Recommendations for Team Members on Raising their Return to Office Concerns and Needs

  1. Be honest about your big challenges and fears - first with yourself, then with your manager. Check in with yourself to understand your own feelings and possible anxiety, and then find strategies to tackle it. As Ron Carucci mentions in this mid-pandemic article about return to the office, "[t]o whatever degree you feel concerned about returning to work — regardless of your inclination to hide or broadcast it — pay close attention." Is it your physical health? Is it managing caregiving responsibilities or logistics outside of work? Now is the time for a candid conversation, so be honest with yourself.

  2. Reflect on how you've been most productive and able to meet your work priorities - both before and during the pandemic. Talk about that, and you'll be making a strong case for having your needs met. During the pandemic many businesses were able to create accessible solutions for their workforce. If those solutions were key to your pandemic productivity, talk about it, and how it's going to continue your effectiveness going forward, too.

  3. What are your return to office must haves, and your nice to haves? We've been hearing about employees hoping for various kinds of amenities for returning to the office, from parking allowances, or a relaxed dress code, in addition to continuing a partial work from home schedule. When you're having a conversation with your manager, highlight your greatest needs, and how accommodating those needs makes you more productive and better able to do your work.

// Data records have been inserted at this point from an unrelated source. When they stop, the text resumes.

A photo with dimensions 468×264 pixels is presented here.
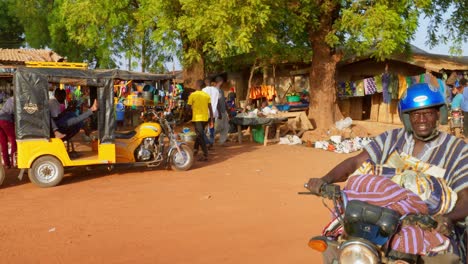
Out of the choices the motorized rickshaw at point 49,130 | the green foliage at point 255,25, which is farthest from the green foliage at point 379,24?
the motorized rickshaw at point 49,130

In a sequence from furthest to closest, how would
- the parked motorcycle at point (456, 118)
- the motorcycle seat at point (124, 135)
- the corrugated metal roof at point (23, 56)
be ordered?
the corrugated metal roof at point (23, 56)
the parked motorcycle at point (456, 118)
the motorcycle seat at point (124, 135)

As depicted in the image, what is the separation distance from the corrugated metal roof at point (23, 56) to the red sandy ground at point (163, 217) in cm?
992

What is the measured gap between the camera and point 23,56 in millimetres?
18781

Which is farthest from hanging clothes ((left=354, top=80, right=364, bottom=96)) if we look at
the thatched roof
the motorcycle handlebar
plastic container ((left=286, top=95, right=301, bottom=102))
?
the motorcycle handlebar

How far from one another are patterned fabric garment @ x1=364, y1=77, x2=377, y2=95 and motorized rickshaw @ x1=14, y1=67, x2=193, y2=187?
11.2 m

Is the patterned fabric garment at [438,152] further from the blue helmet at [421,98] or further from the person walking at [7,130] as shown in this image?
the person walking at [7,130]

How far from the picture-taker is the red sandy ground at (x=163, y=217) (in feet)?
15.4

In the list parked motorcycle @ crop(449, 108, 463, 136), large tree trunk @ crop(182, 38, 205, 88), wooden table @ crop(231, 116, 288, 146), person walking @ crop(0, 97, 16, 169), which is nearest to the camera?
person walking @ crop(0, 97, 16, 169)

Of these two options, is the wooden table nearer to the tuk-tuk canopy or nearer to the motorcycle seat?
the motorcycle seat

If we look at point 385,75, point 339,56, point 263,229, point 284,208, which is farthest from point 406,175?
point 385,75

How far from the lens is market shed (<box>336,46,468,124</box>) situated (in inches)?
645

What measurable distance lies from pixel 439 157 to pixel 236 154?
30.1 ft

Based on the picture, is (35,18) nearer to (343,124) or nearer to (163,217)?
(343,124)

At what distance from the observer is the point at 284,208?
6.41 m
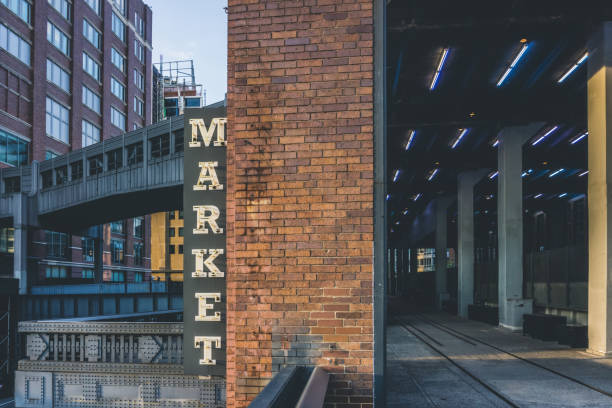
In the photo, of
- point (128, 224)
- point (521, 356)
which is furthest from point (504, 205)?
point (128, 224)

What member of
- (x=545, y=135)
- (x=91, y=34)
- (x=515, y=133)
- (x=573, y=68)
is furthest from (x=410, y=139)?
(x=91, y=34)

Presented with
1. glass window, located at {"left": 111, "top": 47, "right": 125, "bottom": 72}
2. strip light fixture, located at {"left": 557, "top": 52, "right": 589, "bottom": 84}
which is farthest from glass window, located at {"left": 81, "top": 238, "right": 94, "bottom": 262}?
strip light fixture, located at {"left": 557, "top": 52, "right": 589, "bottom": 84}

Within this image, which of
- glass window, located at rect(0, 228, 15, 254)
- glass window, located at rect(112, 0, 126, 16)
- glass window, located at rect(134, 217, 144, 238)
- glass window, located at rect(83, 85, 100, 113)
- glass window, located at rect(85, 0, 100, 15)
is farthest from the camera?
glass window, located at rect(134, 217, 144, 238)

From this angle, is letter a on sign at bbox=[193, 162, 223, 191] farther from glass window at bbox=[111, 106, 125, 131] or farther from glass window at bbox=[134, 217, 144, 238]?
glass window at bbox=[134, 217, 144, 238]

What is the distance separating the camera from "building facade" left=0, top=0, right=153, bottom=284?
39.6m

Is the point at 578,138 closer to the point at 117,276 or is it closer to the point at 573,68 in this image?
the point at 573,68

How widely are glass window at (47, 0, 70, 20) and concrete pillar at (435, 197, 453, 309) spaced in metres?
34.2

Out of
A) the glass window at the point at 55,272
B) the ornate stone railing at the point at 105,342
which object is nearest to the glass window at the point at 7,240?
the glass window at the point at 55,272

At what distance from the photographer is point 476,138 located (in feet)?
90.6

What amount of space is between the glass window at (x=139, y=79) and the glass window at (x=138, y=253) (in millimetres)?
18202

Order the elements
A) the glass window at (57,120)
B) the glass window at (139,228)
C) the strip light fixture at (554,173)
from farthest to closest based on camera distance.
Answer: the glass window at (139,228) → the glass window at (57,120) → the strip light fixture at (554,173)

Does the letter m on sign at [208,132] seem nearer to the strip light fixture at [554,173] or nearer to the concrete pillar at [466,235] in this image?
the concrete pillar at [466,235]

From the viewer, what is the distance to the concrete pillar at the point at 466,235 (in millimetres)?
33469

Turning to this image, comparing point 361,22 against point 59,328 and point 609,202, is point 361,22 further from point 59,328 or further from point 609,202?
point 609,202
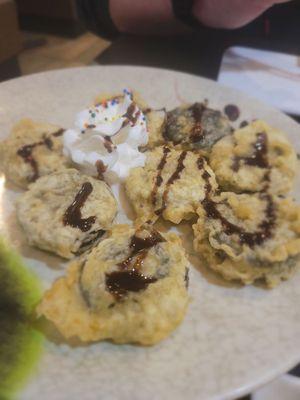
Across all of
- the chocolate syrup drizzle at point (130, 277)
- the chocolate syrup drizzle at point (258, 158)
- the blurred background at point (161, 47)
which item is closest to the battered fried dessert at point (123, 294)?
the chocolate syrup drizzle at point (130, 277)

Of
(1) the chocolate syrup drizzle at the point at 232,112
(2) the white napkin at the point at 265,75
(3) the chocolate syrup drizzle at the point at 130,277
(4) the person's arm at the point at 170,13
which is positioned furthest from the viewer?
(4) the person's arm at the point at 170,13

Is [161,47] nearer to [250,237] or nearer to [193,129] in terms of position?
[193,129]

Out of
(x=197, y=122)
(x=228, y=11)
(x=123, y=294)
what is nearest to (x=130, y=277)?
(x=123, y=294)

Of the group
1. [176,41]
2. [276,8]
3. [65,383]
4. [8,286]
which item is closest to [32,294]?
[8,286]

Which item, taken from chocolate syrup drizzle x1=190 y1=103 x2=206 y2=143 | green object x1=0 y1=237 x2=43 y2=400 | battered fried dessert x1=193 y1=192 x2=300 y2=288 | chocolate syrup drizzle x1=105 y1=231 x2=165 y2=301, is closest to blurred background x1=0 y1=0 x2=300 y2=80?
chocolate syrup drizzle x1=190 y1=103 x2=206 y2=143

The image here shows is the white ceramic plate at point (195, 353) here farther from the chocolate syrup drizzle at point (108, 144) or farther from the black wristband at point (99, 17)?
the black wristband at point (99, 17)

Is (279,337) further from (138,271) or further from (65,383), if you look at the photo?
(65,383)
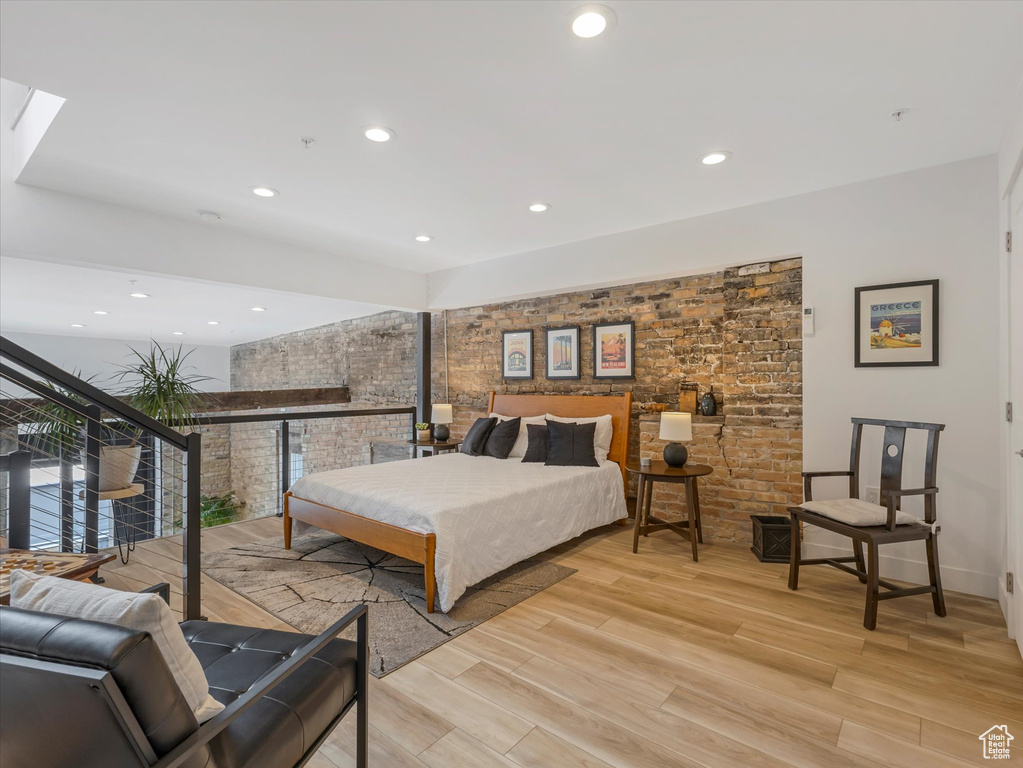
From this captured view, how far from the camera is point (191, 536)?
1944 millimetres

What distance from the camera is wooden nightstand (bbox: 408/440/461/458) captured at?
17.4ft

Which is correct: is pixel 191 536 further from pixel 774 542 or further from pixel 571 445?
pixel 774 542

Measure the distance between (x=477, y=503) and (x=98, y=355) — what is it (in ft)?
29.0

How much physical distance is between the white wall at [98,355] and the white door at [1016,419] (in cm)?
818

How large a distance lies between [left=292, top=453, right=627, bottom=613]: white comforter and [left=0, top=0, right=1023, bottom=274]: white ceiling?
2034 mm

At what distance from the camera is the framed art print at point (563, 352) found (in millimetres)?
5008

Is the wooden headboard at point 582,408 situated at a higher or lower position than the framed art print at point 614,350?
lower

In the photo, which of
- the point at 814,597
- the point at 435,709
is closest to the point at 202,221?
the point at 435,709

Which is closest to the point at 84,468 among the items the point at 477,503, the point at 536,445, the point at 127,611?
the point at 477,503

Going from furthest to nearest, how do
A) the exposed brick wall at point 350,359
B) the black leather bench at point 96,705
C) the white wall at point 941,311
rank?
the exposed brick wall at point 350,359, the white wall at point 941,311, the black leather bench at point 96,705

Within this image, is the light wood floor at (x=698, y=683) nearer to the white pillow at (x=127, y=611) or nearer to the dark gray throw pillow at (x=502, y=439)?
the white pillow at (x=127, y=611)

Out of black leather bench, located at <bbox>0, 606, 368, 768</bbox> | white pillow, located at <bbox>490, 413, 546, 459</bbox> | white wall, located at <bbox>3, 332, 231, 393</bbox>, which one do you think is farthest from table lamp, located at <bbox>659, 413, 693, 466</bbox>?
white wall, located at <bbox>3, 332, 231, 393</bbox>

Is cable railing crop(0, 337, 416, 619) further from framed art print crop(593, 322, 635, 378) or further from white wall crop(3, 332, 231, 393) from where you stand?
framed art print crop(593, 322, 635, 378)

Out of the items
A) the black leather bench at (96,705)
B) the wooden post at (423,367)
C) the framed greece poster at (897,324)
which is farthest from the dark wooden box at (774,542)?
the wooden post at (423,367)
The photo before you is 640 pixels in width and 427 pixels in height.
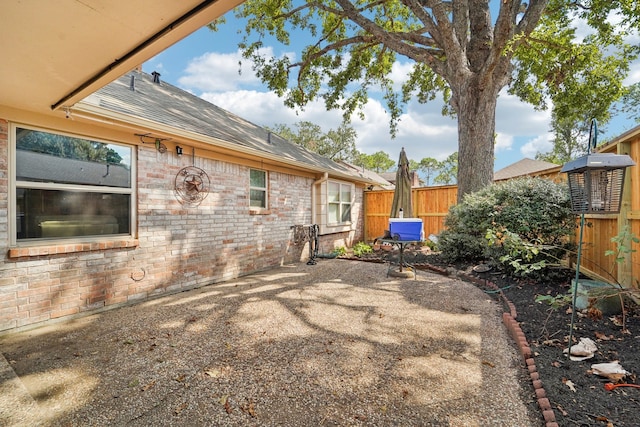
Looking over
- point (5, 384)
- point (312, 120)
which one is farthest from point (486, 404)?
point (312, 120)

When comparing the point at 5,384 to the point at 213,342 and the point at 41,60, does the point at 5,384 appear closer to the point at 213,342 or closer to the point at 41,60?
the point at 213,342

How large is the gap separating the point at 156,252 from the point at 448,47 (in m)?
7.83

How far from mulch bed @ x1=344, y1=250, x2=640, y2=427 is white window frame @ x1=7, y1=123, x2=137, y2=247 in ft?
16.9

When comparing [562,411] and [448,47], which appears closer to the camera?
[562,411]

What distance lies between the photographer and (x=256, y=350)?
298 centimetres

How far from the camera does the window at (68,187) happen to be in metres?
3.55

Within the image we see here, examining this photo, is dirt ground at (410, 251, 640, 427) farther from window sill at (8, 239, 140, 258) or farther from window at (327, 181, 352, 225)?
window at (327, 181, 352, 225)

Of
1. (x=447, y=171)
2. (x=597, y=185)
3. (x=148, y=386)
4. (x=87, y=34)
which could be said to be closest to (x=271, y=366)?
(x=148, y=386)

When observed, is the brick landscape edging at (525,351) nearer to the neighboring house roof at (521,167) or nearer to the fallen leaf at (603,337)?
the fallen leaf at (603,337)

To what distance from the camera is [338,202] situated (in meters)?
10.2

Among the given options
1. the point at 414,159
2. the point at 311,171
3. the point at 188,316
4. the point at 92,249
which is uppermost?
the point at 414,159

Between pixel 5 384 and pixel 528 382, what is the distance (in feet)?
13.8

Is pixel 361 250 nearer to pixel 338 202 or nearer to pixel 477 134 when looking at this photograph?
pixel 338 202

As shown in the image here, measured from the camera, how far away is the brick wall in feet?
11.4
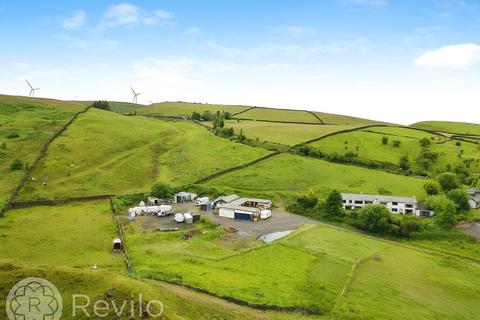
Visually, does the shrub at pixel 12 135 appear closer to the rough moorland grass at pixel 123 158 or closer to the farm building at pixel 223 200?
the rough moorland grass at pixel 123 158

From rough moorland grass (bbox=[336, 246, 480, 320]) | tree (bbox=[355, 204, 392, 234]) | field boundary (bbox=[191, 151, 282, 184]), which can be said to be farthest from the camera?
field boundary (bbox=[191, 151, 282, 184])

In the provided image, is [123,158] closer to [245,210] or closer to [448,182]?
[245,210]

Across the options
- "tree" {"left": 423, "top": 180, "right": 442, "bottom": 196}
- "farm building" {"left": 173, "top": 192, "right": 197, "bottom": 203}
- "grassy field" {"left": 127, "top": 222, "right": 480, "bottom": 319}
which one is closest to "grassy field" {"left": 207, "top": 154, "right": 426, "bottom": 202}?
"tree" {"left": 423, "top": 180, "right": 442, "bottom": 196}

  4. What you can do to ease a transition into hybrid. If where you work is less the issue than when you work, establish clarity on timing and how you can be reached. A shared spreadsheet like this one can go a long way to communicating your availability to your manager and colleagues.

  5. It's not the new normal, it's the next normal. Embrace, to the extent that we all can, flexibility, patience, and that this is what's next, not what's forever. A willingness to test out a new approach, check in on how effective the model is, and make adjustments, while being frank and honest, will support you and your manager. If this feels particularly high-stakes for you, identifying what your return to office goals are (and knowing what you'll agree to as a bottom line) and writing it down first can help.


The Takeaway about Psychological Safety
When we build a better workplace where individuals feel psychologically safe — safe to share with managers the challenges they're facing as they navigate a return to the office in the face of the deeply intertwined nature of one's work and personal life - we're lifting a burden that allows our teams to focus on the work they're here to do - whether it's at home or in the office.